Hi, there are different ways to think about this. One could simply see a node as multivariate (i.e., it has vectors of observations instead of single values), but DoWhy does not support this yet. Another perspective is to further 'unroll' the graph by incorporating the relationships between all these metrics. For instance, a metric like 'latency' might cause the latency of the calling node to change, but another metric like 'request count' is exactly the opposite, where the number of requests in a calling node causes the number of requests to increase in the child node, etc. So, optimally, we have a big graph where all these metrics are connected with each other. 'Latency' in a Website might be caused by 'Request' or 'CPU usage' of that website, etc.
Thanks so much @bloebp , this makes a lot of sense! If you don't mind I have a follow-up question: Do you know of any implementation somewhere of structural models that handle multivariate/vector nodes?

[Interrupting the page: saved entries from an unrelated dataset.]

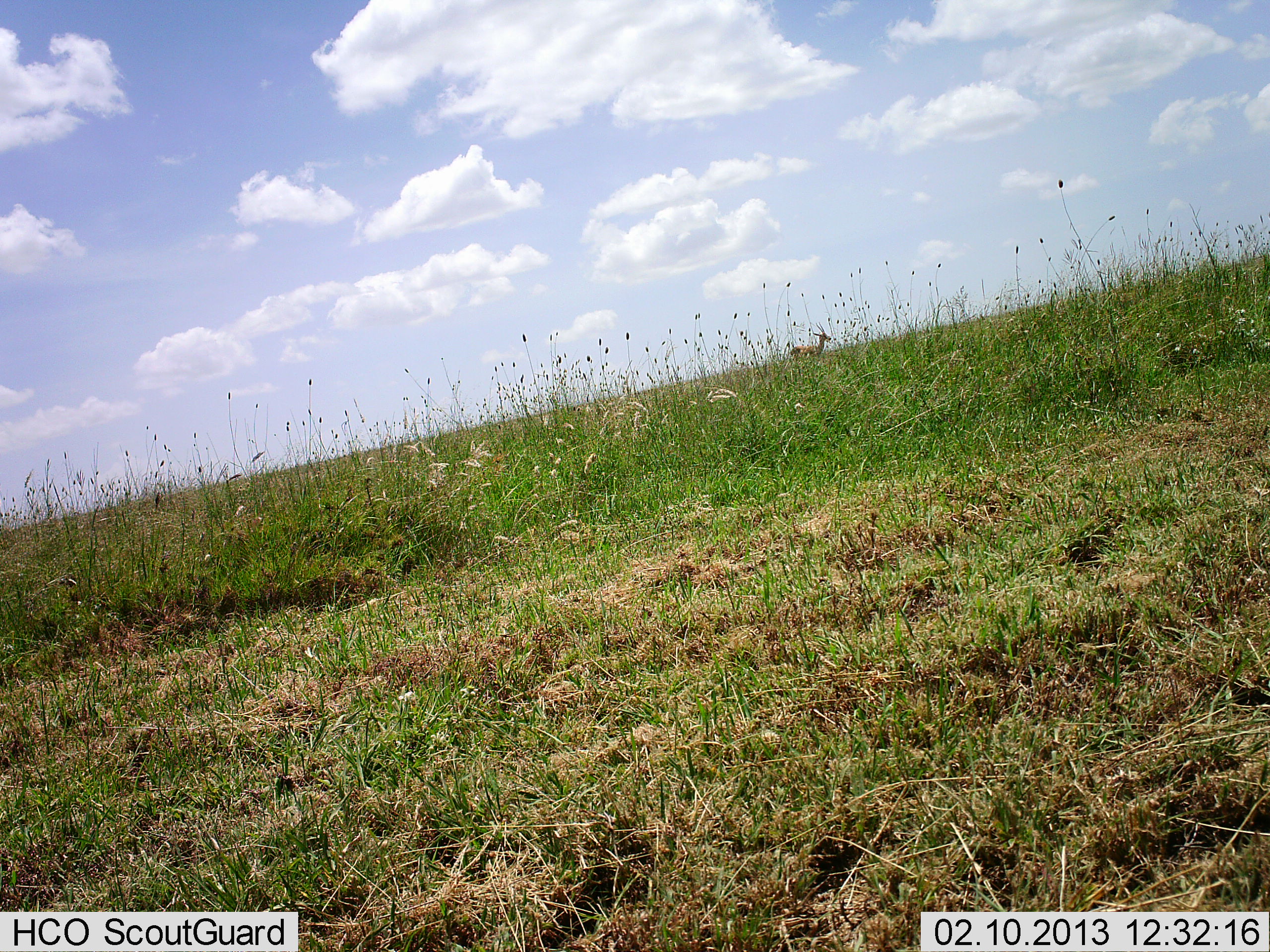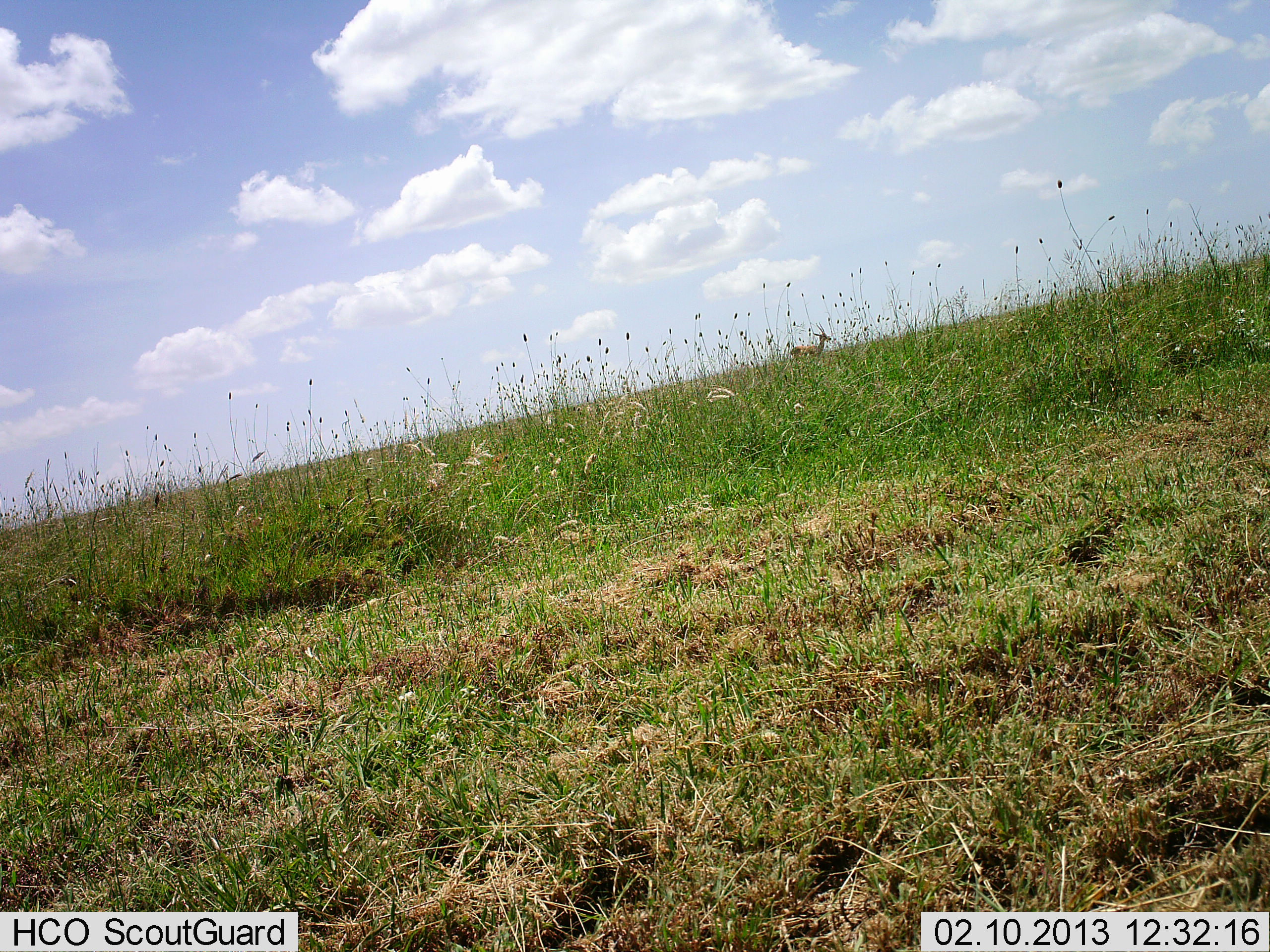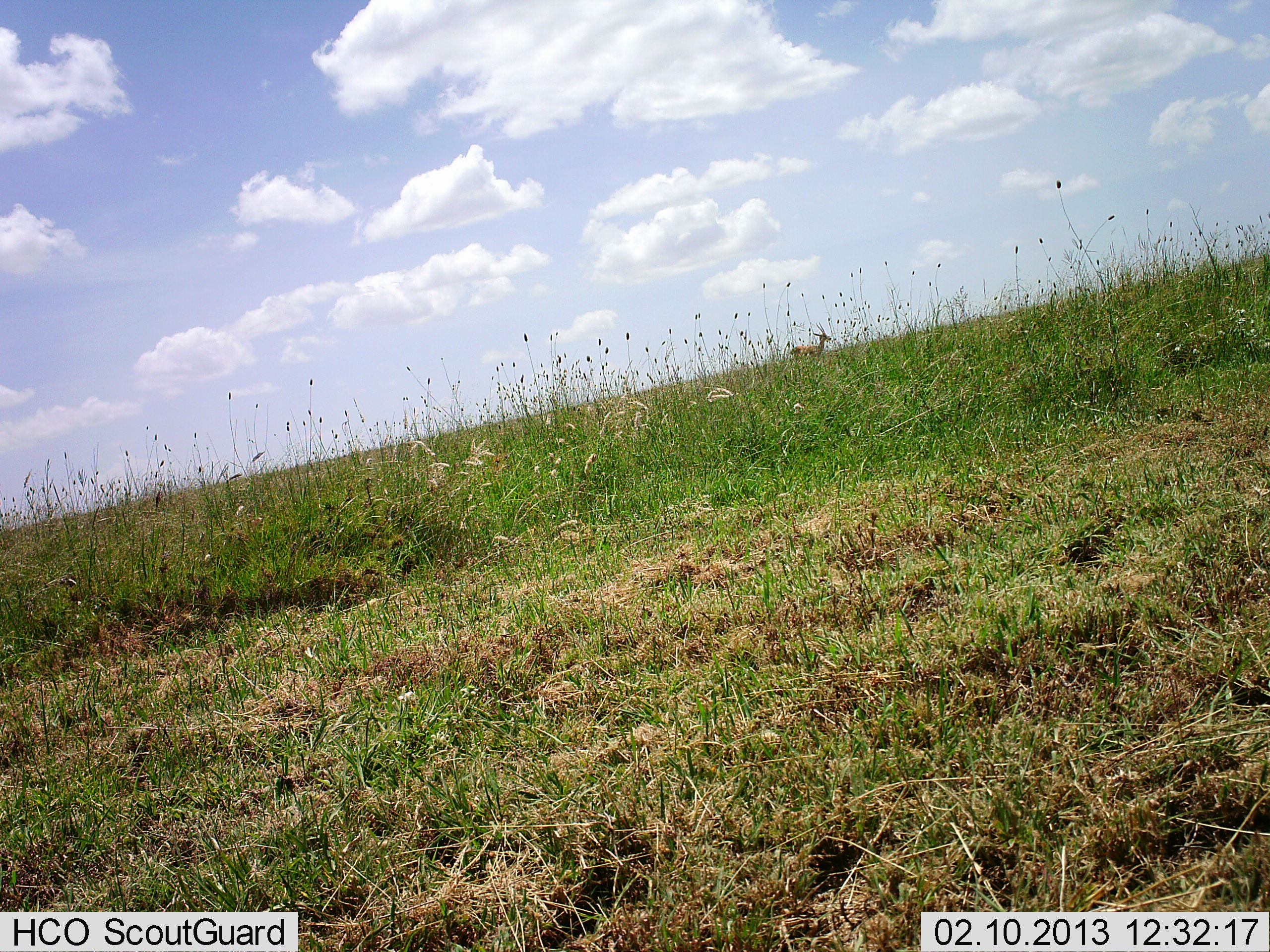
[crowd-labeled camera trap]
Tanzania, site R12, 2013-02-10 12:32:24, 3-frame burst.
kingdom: Animalia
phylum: Chordata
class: Mammalia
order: Artiodactyla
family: Bovidae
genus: Nanger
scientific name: Nanger granti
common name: grant's gazelle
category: gazellegrants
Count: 1.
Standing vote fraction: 87%.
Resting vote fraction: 0%.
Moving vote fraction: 13%.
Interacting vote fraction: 0%.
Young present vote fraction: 0%.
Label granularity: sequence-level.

I am not aware of implementations that support that (i.e., a functional causal model per node that supports multivariate outputs). I think the general challenge for this is that the underlying model (e.g., a regression model in the case of additive noise models) needs to support this, and this means you need to restrict the types of models that are supported.
Multivariate support has been on my to-do list for a long time, but it is not straightforward to adjust the algorithms to the multivariate cases.

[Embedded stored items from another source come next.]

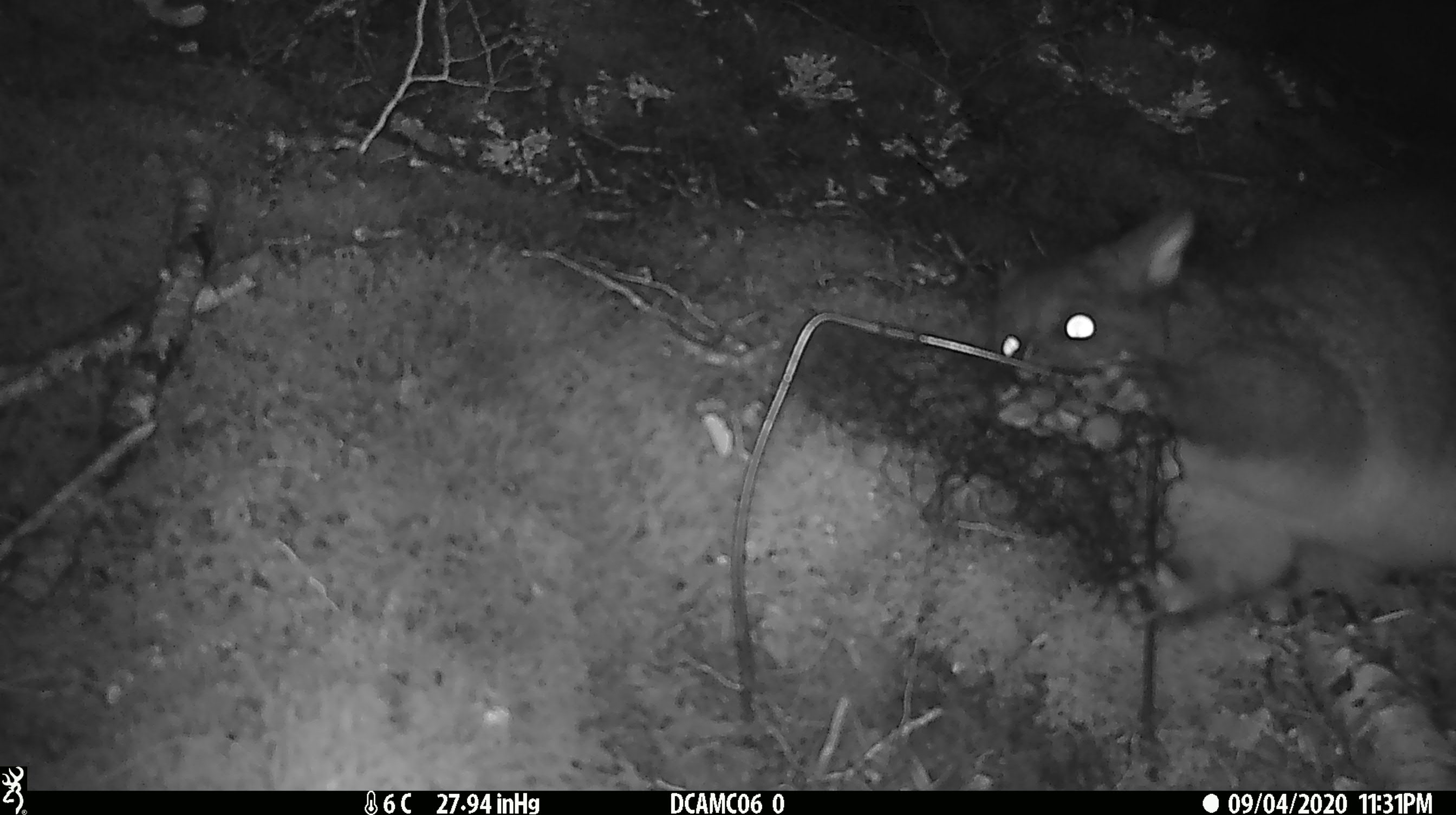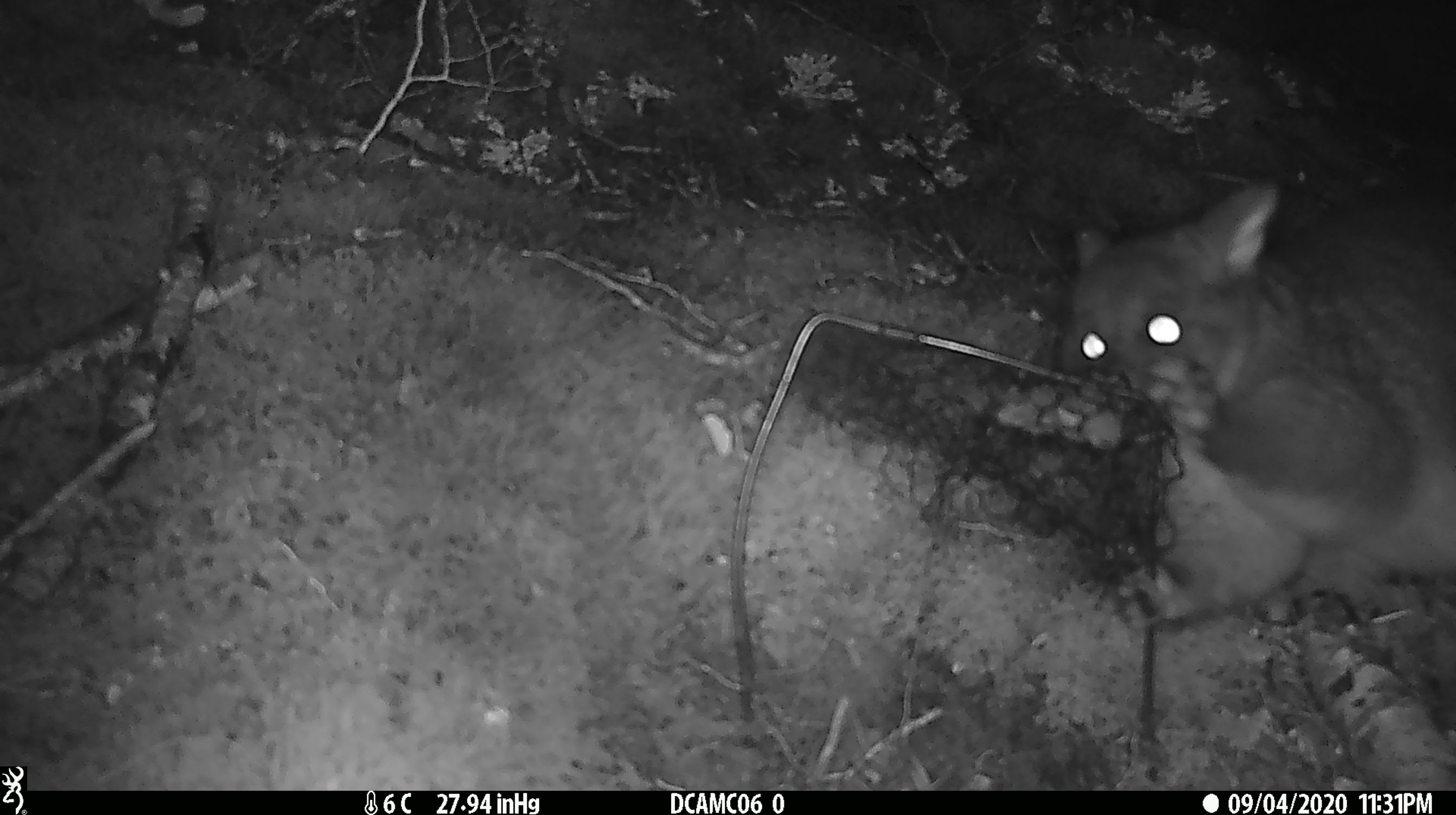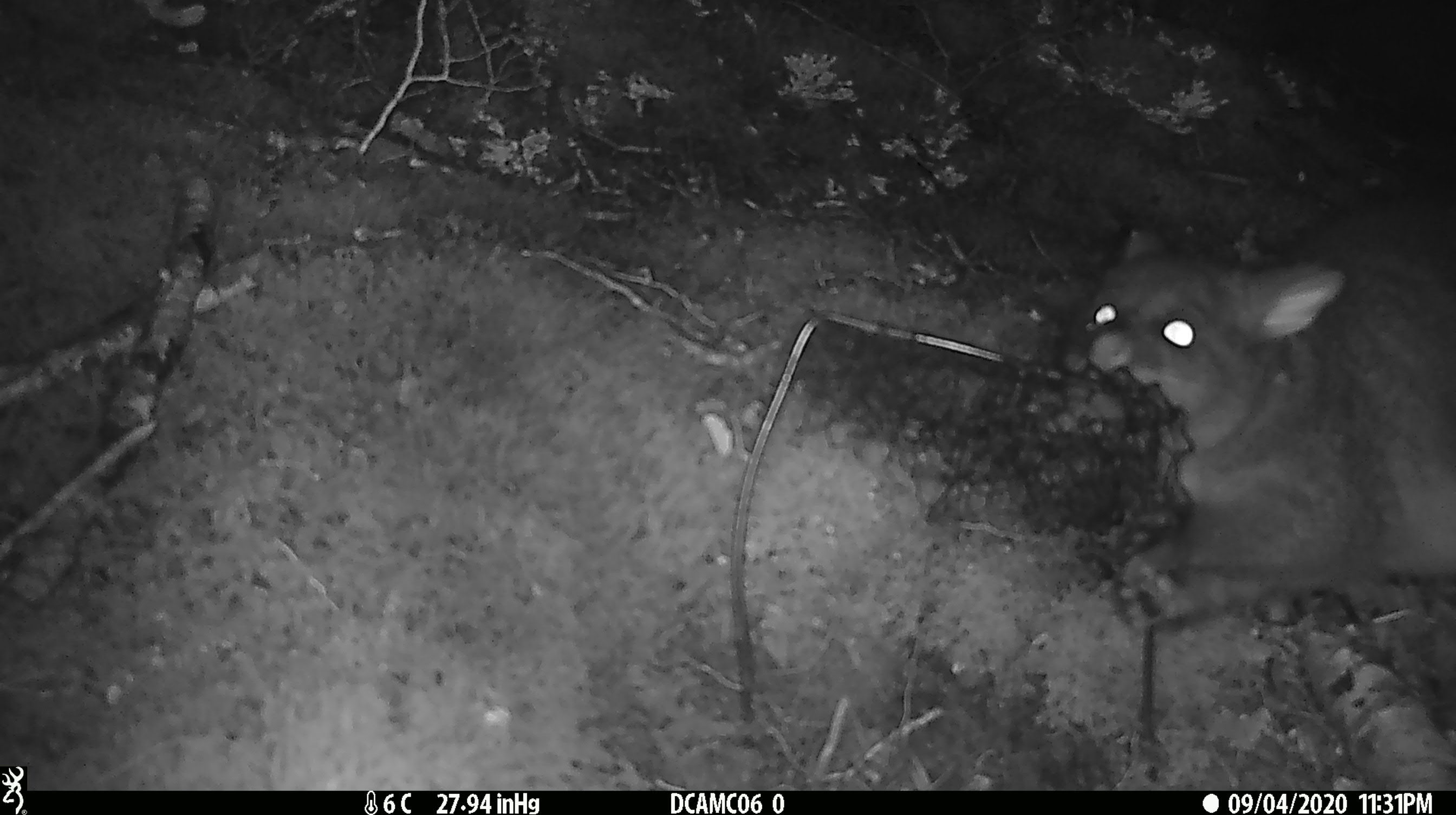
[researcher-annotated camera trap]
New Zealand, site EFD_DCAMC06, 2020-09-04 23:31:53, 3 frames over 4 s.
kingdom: Animalia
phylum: Chordata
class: Mammalia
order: Diprotodontia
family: Phalangeridae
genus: Trichosurus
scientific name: Trichosurus vulpecula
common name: common brushtail possum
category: possum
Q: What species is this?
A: Possum (common brushtail possum) (Trichosurus vulpecula).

I appreciate your thoughts. Thank you @bloebp
I'd love to take a stab at incorporating this sort of approach into dowhy with you, if you're open to it @bloebp . I'd have a spend a bit of time learning your API more closely at first naturally.
Yea, sure, that would be awesome! Let me know if you have any questions/get stuck, I believe there will be some subtle issues here and there. Also, feel free to message me on the PyWhy discord directly.
Okay fantastic @bloebp . I'll find you on Dischord and reach out.
Take for example the microservice latency RCA demonstration in the dowhy documentation (https://www.pywhy.org/dowhy/v0.8/example_notebooks/rca_microservice_architecture.html)
It's a fantastic example, but latency is just one of the "golden signals" used to determine service health. There's also status code counts (2xx, 4xx, 5xx), traffic counts (how many users are visiting each microservice). Oftentimes in the observability space, we have all of this data at our disposal. Is there a way to incorporate these multiple data points for each node to do a more holistic root cause analysis? And if that's not available through the dowhy API itself, do you recommend an hacky approach to handle this? Thank you!